Another phenomenon that we have in Trinidad is evaporative fractionation. Basically, oil leaves the source rock and goes into a deep reservoir and gets trapped there. It may stay there for 20 million-30 million years. Then, tectonics come through and there is faulting, and some of the oil at the lighter end leaks out into shallower reservoirs, so the opposite happens. Heavy, waxy oil gets left behind and light oil, gas and condensate leak up. We have found this to be fairly ubiquitous off the east coast and onshore; in the Gulf of Paria, not completely.
There are some places where you have other oils that are either non-biodegraded because they do not have access to meteoric water, or biodegraded if it is near the surface and has access to meteoric water. Oil is 9 degrees API at 1,300 feet [about 395 metres] in the South West Peninsula and there is condensate at 300 feet [about 90 metres] because the shale is completely sealed.

What makes Guyana’s crude so light and sweet?
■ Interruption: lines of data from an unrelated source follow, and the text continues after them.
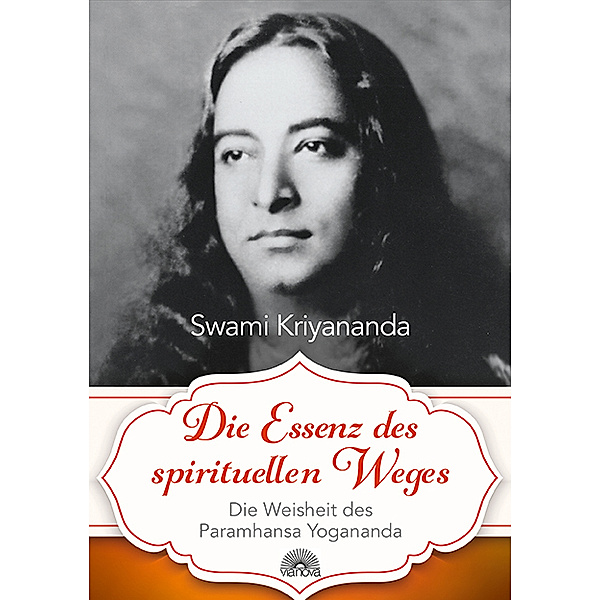 Die Essenz des spirituellen Weges, Swami Kriyananda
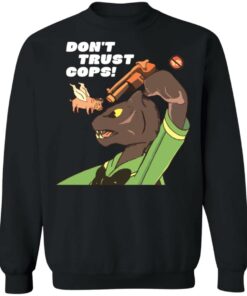 Don't trust cops shirt 9 Dont trust cops shirt 9
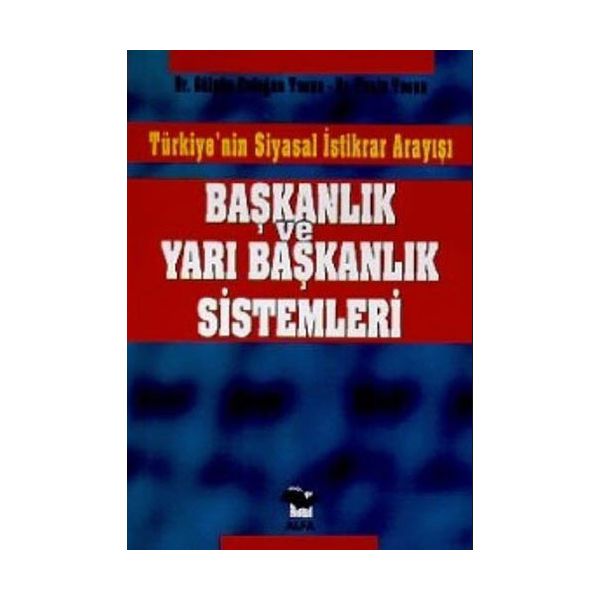 Başkanlık ve Yarı Başkanlık Sistemleri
In Guyana, the oil, reservoir and source are on the same horizon. It just migrated from one Cretaceous shale into the Cretaceous sands. That is deep, at 18,000 feet [about 5,485 metres]. There has been no leakage due to evaporative fractionation because there are no tectonics. There is no biodegradation because aerobic bacteria do not survive below 6,000 feet [about 1,830 metres].
In Guyana, when plates break apart, they form an aulacogen. They pull apart in a triangular shape, so the condensate all goes up to the point of the triangle.
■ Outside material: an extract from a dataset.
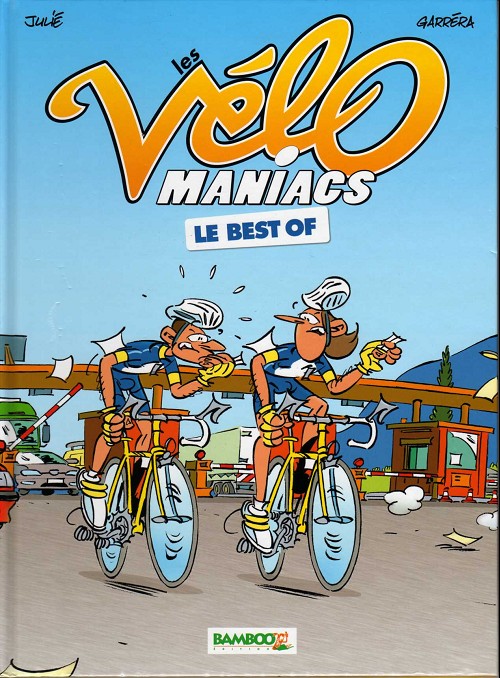Couverture de l'album Les Vélo Maniacs Le Best Of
The Guyana Basin is to the northwest, sloping down into the basin on Suriname’s side, so sooner or later, the discoveries that have happened in Guyana will happen in Suriname. They have already happened, because in Suriname, the oil has leaked down, with what we call distance migration, up into the onshore fields – more than 100 million barrels of heavy oil that is biodegraded.